WordPress for iPhone

I’m writing this post with the released WordPress client for the iPhone. It’s simple to use. Enter the URL for your WP blog (self hosted or on, a valid username and password, and the app connects to your blog and configures itself.

As you can see below, not only does the client support categories and tags, but photos as well. You can either incorporate an existing photo from your library or take a photo from within the app.


  • the text editor doesn’t provide any shortcuts for markup, so even creating a simple list is pretty arduous
  • the app only prompts for a password once–convenient, but a security risk. If you lose your iPhone, your blog is compromised.

Overall, though, a killer 1.0 and a good way to really mobilize blogging. I look forward to giving the app a proper shakedown next week at Tanglewood.

Update: Okay, there are a few other bugs to shake out:

  • The UI for actually posting a post is a little non-intuitive. Rather than a big Publish button, you have to change the status of the post to Published, then save the post. This is probably so that you don’t hit the button with your thumb by mistake, but it’s still a little annoying.
  • The publish process seems buggy. My post at first failed to publish–the app crashed–then published, without sending its image. To attach the screen capture, I resorted to emailing the photo to Flickr, then adding the URL to the post. Not trivial, and without copy and paste impossible to tie the photo back to the post without going to the computer.

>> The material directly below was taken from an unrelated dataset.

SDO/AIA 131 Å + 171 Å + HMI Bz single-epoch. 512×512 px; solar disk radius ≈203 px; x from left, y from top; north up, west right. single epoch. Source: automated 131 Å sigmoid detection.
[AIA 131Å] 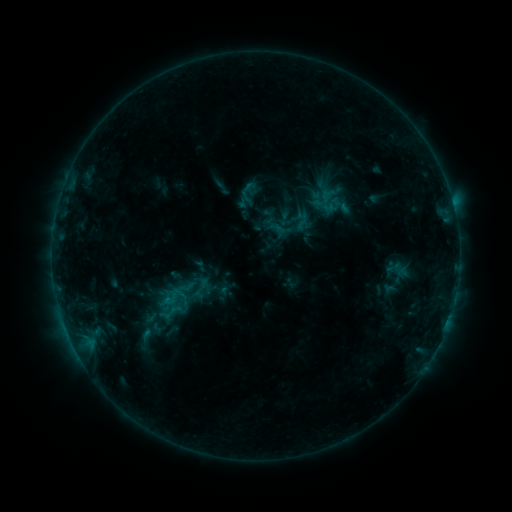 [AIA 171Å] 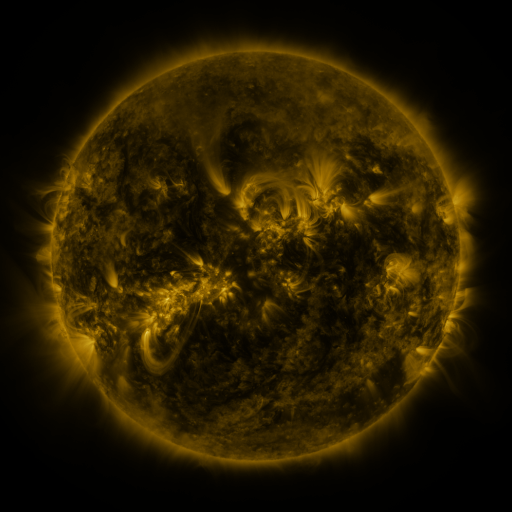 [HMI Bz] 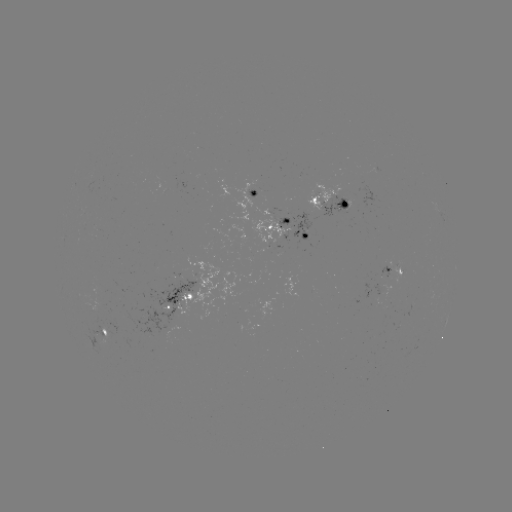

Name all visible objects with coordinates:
sigmoid: (275, 201, 314, 239)
sigmoid: (123, 319, 172, 351)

The photo thing is annoying. The crashes on posting are a big big problem.

WordPress 2.6 upgrade–fixing a login problem

This blog is now running WordPress 2.6. This was the first WordPress update I had done since moving to the platform, and I thought I’d share a few pointers:

  1. Follow the extended directions, particularly the ones about backing up your installation and deactivating plugins.
  2. You may see references to a plugin for automatic updates. No offense to the developer, but it really is beta. It didn’t work for my upgrade to 2.6.
  3. After doing the upgrade, clear your cookies or you may not be able to log into your control panel.

I thought I had done step #3 but I hadn’t. When I couldn’t log in, I had a moment of panic, and ended up rolling back my whole site to last night’s backup with help from Erin at Weblogger. Repeating the process with a cooler head resolved the issue.

Short weeks

… are the fun weeks, aren’t they? I feel like I’m up to my eyeballs in work and yet the week just started.

Miscellaneous notes:

  • I’m within striking distance of reaching zero unlistened to tracks in my iTunes library, after almost two years of dedicated listening to ensure that I listened to every track in the library at least once. As of the end of the Great CD Ripping Project that was around 20,000 tracks; it’s a bit more now. I’ve got it down to fewer than 500 tracks that haven’t been listened to at least once.
  • I’m starting to like this theme; think I’ll stick with it a while longer. If I get bored I’ll always switch it to Stripped.